▶ **Exercise objective**:
Copy, from the data below, each line that has the word "site".

▶ **Entries supplied**:

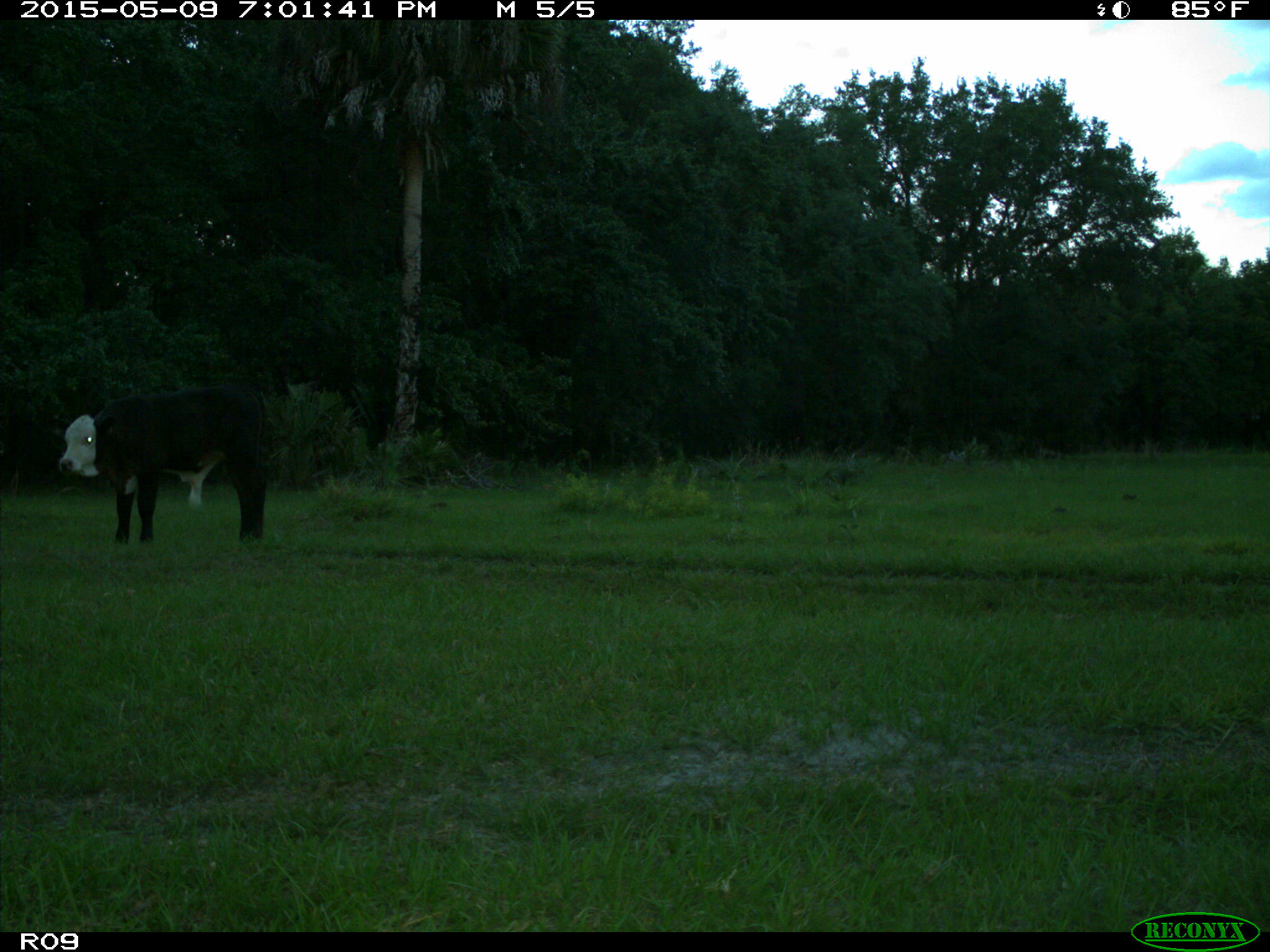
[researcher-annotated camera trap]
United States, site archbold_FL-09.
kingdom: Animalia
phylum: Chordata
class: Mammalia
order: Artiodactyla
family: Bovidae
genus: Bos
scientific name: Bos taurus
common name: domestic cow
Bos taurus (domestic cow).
* * *
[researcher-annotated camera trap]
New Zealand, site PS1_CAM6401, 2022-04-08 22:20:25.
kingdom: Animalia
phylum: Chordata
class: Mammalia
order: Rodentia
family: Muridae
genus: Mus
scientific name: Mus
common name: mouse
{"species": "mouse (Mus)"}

▶ **Reply to the task**:
United States, site archbold_FL-09.
New Zealand, site PS1_CAM6401, 2022-04-08 22:20:25.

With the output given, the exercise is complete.